Réforme des professions judiciaires : les salariés doivent être écoutés et leur emploi garanti !

La Fédération des Services CFDT dénonce l’absence d’information et de  concertation dans la future réforme annoncée des professions judiciaires (notaires, huissiers, commissaires-priseurs, avocats, greffiers des tribunaux de commerce, administrateurs judiciaires,).

Les salariés de ces branches vivent actuellement dans un climat malsain et anxiogène du fait des informations contradictoires circulant sur les projets de réformes envisagées.

Avant toute évolution de ces professions réglementées, la CFDT réclame qu’une concertation soit engagée avec l’ensemble des partenaires dont les organisations syndicales.

A l’heure actuelle seuls les employeurs ont été reçus par les pouvoirs publics.

En ces temps de chômage massif, il faut aussi que chaque mesure envisagée soit passée au filtre de l’emploi, son maintien voire sa création.

Ces professions regroupent plusieurs milliers de salariés souvent hautement qualifiés, elles méritent que leur avenir ne soit pas traité par « ordonnances ». Il en va de l’emploi, de la protection sociale du secteur et de l’intérêt général car ces salariés participent à la « sécurité juridique » de notre Etat de droit.

Projet de réforme des professions règlementées, pas sans les salariés

Laurent Berger, secrétaire général de la CFDT, est intervenu hier, dimanche 7 septembre, sur le projet de réforme des professions règlementées lors de l'émission « Tous politiques », sur France Inter.
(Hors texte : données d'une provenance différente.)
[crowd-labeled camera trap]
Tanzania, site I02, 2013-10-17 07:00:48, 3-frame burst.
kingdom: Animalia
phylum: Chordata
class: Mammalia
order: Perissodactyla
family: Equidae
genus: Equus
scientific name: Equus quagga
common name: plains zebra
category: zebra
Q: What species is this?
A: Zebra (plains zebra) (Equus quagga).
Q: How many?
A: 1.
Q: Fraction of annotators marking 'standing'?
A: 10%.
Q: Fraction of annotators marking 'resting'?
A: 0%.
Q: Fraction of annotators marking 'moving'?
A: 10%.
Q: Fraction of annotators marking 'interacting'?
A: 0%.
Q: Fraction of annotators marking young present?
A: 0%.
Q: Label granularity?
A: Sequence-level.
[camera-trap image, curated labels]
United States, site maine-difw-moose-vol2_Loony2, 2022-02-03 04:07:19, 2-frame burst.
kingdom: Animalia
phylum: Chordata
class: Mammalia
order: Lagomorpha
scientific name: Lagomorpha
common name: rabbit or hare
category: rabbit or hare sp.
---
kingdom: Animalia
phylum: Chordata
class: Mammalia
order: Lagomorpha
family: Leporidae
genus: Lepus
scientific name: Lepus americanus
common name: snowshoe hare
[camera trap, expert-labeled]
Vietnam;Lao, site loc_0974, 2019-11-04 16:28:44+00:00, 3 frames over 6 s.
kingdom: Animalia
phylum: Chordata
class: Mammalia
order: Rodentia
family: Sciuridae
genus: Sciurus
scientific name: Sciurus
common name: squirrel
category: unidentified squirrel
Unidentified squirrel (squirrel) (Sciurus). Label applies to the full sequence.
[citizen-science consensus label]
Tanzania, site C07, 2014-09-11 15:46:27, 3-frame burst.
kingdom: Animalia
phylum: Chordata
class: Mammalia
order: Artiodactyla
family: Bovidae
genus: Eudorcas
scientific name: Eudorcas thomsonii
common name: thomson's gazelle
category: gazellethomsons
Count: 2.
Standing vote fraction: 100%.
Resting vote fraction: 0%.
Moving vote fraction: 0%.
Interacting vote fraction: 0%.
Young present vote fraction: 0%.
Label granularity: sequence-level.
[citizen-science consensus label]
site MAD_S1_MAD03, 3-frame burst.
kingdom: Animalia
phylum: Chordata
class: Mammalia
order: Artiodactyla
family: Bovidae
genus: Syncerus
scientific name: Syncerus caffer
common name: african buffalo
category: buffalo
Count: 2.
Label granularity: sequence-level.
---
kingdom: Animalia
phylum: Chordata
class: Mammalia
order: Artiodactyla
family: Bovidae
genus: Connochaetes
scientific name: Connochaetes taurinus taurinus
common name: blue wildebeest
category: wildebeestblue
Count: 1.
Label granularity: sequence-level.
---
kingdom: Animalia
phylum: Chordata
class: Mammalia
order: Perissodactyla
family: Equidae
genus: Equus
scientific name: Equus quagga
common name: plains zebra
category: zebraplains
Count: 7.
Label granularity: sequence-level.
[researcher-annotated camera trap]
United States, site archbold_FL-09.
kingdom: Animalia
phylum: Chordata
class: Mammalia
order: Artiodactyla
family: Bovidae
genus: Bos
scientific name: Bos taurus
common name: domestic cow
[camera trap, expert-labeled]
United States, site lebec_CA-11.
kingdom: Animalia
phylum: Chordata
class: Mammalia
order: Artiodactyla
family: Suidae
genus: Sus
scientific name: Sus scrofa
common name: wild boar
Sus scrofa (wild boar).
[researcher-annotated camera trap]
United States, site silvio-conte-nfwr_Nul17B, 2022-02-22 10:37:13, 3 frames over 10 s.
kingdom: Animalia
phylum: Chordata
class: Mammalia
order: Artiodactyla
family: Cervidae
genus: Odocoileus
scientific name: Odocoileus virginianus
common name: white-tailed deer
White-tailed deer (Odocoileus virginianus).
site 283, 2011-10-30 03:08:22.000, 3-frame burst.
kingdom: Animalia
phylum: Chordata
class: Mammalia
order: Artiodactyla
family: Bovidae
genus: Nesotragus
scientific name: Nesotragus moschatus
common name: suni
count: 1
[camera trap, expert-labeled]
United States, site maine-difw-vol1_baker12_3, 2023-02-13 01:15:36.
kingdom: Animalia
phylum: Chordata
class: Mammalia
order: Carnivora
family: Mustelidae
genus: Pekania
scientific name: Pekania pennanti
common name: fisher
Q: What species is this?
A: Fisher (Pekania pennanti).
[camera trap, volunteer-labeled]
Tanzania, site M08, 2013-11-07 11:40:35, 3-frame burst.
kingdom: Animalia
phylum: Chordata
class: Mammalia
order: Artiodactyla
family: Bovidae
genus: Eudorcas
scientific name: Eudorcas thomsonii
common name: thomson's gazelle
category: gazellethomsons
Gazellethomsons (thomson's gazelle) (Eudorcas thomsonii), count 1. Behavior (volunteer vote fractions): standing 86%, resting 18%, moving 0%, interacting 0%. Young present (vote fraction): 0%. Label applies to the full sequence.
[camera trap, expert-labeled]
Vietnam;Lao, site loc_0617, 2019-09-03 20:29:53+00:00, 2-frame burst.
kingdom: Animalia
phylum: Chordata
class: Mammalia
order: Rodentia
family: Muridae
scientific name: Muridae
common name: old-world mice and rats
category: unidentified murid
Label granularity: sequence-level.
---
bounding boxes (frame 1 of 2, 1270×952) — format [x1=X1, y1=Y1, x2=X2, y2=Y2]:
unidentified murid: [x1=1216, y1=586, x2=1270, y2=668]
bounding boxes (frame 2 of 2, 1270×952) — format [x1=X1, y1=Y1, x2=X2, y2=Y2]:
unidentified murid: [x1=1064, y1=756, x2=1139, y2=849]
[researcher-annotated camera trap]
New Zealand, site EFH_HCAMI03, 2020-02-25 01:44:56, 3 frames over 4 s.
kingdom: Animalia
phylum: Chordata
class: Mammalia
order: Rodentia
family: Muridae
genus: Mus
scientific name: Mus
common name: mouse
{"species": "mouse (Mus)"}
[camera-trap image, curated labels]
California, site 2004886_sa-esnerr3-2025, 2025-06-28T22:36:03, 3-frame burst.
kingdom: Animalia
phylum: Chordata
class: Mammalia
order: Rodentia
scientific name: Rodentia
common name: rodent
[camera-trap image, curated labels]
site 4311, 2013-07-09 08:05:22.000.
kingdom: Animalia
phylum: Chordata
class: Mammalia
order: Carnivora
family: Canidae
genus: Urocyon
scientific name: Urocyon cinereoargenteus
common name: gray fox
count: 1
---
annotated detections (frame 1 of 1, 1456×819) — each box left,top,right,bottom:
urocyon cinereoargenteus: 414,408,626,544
« [...] il faut regarder l'impact sur les salariés concernés.

Je pense notamment à ceux des professions judiciaires ou de la pharmacie, il ne faudrait pas que ce soient les salariés les dindons de la farce à la fin, quoi.

Et donc, il faudra regarder avec les branches professionnelles concernées, mais là-dessus, pour l'instant, il y a eu une concertation, ou peut-être pas, avec les professionnels, il n'y en a pas eu avec les salariés concernés, et ça ne peut pas se faire sans les salariés, ça.

Il faut écouter ce que sont leurs craintes et peut-être ce que sont leurs souhaits en l’occurrence.

Mais je le répète, pas non à priori, mais pas si on ne regarde pas l'impact social de ces réformes. [...] »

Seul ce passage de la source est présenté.